WRITTEN TASK: Quote each of the following rows verbatim, with no changes to wording, coordinates, or punctuation.

DATA SUPPLIED:

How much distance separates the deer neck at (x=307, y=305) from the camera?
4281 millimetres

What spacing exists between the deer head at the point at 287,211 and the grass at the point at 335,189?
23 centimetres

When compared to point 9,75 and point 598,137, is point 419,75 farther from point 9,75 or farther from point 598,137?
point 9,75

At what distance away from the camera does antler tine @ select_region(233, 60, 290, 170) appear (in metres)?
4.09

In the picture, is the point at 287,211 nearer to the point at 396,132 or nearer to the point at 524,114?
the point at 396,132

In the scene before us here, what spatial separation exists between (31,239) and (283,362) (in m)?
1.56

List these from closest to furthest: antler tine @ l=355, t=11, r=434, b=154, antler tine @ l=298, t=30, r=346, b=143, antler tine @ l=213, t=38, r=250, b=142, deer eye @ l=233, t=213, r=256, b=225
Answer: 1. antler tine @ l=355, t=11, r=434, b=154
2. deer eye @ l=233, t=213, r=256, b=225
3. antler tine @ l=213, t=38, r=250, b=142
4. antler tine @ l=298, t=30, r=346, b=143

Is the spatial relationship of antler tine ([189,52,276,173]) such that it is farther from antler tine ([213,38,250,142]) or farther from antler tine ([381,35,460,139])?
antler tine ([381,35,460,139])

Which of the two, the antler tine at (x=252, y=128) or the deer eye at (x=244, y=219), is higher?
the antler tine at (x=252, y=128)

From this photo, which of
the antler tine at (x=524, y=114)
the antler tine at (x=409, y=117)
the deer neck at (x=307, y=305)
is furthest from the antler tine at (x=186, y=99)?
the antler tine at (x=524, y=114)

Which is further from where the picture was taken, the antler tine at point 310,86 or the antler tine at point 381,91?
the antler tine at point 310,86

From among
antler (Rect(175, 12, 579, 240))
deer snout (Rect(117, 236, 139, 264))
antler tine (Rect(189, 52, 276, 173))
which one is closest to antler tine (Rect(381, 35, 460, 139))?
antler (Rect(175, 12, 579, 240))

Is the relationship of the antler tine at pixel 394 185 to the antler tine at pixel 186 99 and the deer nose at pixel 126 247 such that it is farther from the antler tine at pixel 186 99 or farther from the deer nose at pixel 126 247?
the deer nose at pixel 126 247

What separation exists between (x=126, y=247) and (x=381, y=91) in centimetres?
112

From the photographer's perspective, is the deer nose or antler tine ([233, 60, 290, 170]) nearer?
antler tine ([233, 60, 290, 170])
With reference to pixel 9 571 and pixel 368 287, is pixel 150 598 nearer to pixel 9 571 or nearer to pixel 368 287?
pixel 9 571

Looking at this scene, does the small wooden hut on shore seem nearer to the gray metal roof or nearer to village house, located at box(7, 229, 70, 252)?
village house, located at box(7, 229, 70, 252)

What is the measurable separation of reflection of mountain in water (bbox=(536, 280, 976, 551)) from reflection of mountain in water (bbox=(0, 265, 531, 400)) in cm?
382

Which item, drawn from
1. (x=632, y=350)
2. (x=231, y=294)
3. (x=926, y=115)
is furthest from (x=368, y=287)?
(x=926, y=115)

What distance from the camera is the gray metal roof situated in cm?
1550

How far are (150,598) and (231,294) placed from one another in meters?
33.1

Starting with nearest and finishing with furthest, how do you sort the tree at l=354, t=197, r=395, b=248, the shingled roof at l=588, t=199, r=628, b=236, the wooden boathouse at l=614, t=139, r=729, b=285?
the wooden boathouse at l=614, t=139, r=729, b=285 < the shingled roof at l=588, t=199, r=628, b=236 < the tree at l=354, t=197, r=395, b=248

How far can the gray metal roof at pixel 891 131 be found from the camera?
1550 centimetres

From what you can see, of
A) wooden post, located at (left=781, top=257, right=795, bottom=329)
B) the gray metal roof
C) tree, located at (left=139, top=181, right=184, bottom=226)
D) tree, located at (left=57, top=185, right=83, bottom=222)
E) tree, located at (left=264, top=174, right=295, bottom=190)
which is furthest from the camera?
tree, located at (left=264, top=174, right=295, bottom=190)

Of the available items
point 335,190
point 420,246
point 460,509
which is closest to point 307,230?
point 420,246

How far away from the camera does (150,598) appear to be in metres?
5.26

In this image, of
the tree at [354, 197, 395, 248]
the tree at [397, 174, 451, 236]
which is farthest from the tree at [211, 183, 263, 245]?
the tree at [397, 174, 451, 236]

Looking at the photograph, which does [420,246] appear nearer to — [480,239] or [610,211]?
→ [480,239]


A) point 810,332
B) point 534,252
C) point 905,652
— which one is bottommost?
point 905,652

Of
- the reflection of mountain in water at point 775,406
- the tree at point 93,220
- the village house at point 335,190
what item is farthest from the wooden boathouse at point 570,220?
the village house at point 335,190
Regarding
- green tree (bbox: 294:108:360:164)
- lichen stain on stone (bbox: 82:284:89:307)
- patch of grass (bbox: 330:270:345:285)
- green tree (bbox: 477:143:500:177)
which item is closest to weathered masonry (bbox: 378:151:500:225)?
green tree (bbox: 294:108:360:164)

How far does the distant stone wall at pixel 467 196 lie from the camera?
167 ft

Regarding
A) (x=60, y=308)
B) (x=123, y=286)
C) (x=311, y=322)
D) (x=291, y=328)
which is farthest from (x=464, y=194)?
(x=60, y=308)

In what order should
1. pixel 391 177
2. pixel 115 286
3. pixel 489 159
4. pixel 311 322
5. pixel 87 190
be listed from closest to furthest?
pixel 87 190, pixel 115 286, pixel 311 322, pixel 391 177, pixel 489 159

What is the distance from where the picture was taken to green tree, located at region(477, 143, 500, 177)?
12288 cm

RIGHT ANSWER:
How much distance separates the deer neck at (x=307, y=305) from the camera?
4281 millimetres

What spacing exists between the deer head at the point at 287,211 and the grass at the point at 335,189?
23 centimetres

When compared to point 9,75 and point 598,137, is point 419,75 farther from point 9,75 or farther from point 598,137?
point 9,75

At what distance away from the camera does antler tine @ select_region(233, 60, 290, 170) appear (in metres)?
4.09

In the picture, is the point at 287,211 nearer to the point at 396,132 or nearer to the point at 524,114?
the point at 396,132

In the scene before us here, what spatial separation exists between (31,239) and (283,362) (in m)?
1.56

List these from closest to furthest: antler tine @ l=355, t=11, r=434, b=154, antler tine @ l=298, t=30, r=346, b=143, antler tine @ l=213, t=38, r=250, b=142, deer eye @ l=233, t=213, r=256, b=225
Answer: 1. antler tine @ l=355, t=11, r=434, b=154
2. deer eye @ l=233, t=213, r=256, b=225
3. antler tine @ l=213, t=38, r=250, b=142
4. antler tine @ l=298, t=30, r=346, b=143

Is the spatial relationship of antler tine ([189,52,276,173]) such that it is farther from antler tine ([213,38,250,142]) or farther from antler tine ([381,35,460,139])?
antler tine ([381,35,460,139])

Which of the two, the antler tine at (x=252, y=128) or the deer eye at (x=244, y=219), is higher?
the antler tine at (x=252, y=128)

From this photo, which of
the antler tine at (x=524, y=114)
the antler tine at (x=409, y=117)
the deer neck at (x=307, y=305)
is furthest from the antler tine at (x=186, y=99)?
the antler tine at (x=524, y=114)

Which is further from where the picture was taken, the antler tine at point 310,86 or the antler tine at point 381,91?
the antler tine at point 310,86

From among
antler (Rect(175, 12, 579, 240))
deer snout (Rect(117, 236, 139, 264))
antler tine (Rect(189, 52, 276, 173))
which one is closest to antler tine (Rect(381, 35, 460, 139))?
antler (Rect(175, 12, 579, 240))

Is the relationship of the antler tine at pixel 394 185 to the antler tine at pixel 186 99 and the deer nose at pixel 126 247 such that it is farther from the antler tine at pixel 186 99 or farther from the deer nose at pixel 126 247?
the deer nose at pixel 126 247

What separation exists between (x=126, y=247) and (x=381, y=91) in centimetres?
112

From the photographer's perspective, is the deer nose or antler tine ([233, 60, 290, 170]) nearer?
antler tine ([233, 60, 290, 170])
With reference to pixel 9 571 and pixel 368 287, is pixel 150 598 nearer to pixel 9 571 or nearer to pixel 368 287?
pixel 9 571

Looking at this scene, does the small wooden hut on shore seem nearer to the gray metal roof or nearer to village house, located at box(7, 229, 70, 252)?
village house, located at box(7, 229, 70, 252)

What is the measurable separation of reflection of mountain in water (bbox=(536, 280, 976, 551)) from reflection of mountain in water (bbox=(0, 265, 531, 400)) in cm?
382

Which item, drawn from
1. (x=632, y=350)
2. (x=231, y=294)
3. (x=926, y=115)
is furthest from (x=368, y=287)?
(x=926, y=115)

What distance from the camera is the gray metal roof situated in cm?
1550

How far are (150,598) and (231,294) placed from one another in meters?
33.1

Starting with nearest and finishing with furthest, how do you sort the tree at l=354, t=197, r=395, b=248, the shingled roof at l=588, t=199, r=628, b=236, the wooden boathouse at l=614, t=139, r=729, b=285?
the wooden boathouse at l=614, t=139, r=729, b=285 < the shingled roof at l=588, t=199, r=628, b=236 < the tree at l=354, t=197, r=395, b=248

How far can the gray metal roof at pixel 891 131 be found from the camera?
1550 centimetres

From what you can see, of
A) wooden post, located at (left=781, top=257, right=795, bottom=329)
B) the gray metal roof
C) tree, located at (left=139, top=181, right=184, bottom=226)
D) tree, located at (left=57, top=185, right=83, bottom=222)
E) tree, located at (left=264, top=174, right=295, bottom=190)
which is furthest from the camera?
tree, located at (left=264, top=174, right=295, bottom=190)

Of the available items
point 335,190
point 420,246
point 460,509
which is closest to point 307,230?
point 420,246

How far away from the camera does (150,598) appear to be in metres?
5.26

In this image, of
the tree at [354, 197, 395, 248]
the tree at [397, 174, 451, 236]
which is farthest from the tree at [211, 183, 263, 245]?
the tree at [397, 174, 451, 236]

Looking at the photograph, which does [420,246] appear nearer to — [480,239] or [610,211]?
→ [480,239]


A) point 810,332
B) point 534,252
C) point 905,652
— which one is bottommost?
point 905,652

Of
- the reflection of mountain in water at point 775,406
- the tree at point 93,220
- the village house at point 335,190
what item is farthest from the wooden boathouse at point 570,220?
the village house at point 335,190
Regarding
- green tree (bbox: 294:108:360:164)
- lichen stain on stone (bbox: 82:284:89:307)
- patch of grass (bbox: 330:270:345:285)
- green tree (bbox: 477:143:500:177)
which item is closest to weathered masonry (bbox: 378:151:500:225)?
green tree (bbox: 294:108:360:164)

How far does the distant stone wall at pixel 467 196 lie from the camera?
167 ft

Regarding
A) (x=60, y=308)
B) (x=123, y=286)
C) (x=311, y=322)
D) (x=291, y=328)
which is farthest from (x=464, y=194)?
(x=60, y=308)

In what order should
1. pixel 391 177
2. pixel 115 286
3. pixel 489 159
4. pixel 311 322
5. pixel 87 190
be listed from closest to furthest?
pixel 87 190, pixel 115 286, pixel 311 322, pixel 391 177, pixel 489 159

What is the distance from where the picture was taken to green tree, located at region(477, 143, 500, 177)?
12288 cm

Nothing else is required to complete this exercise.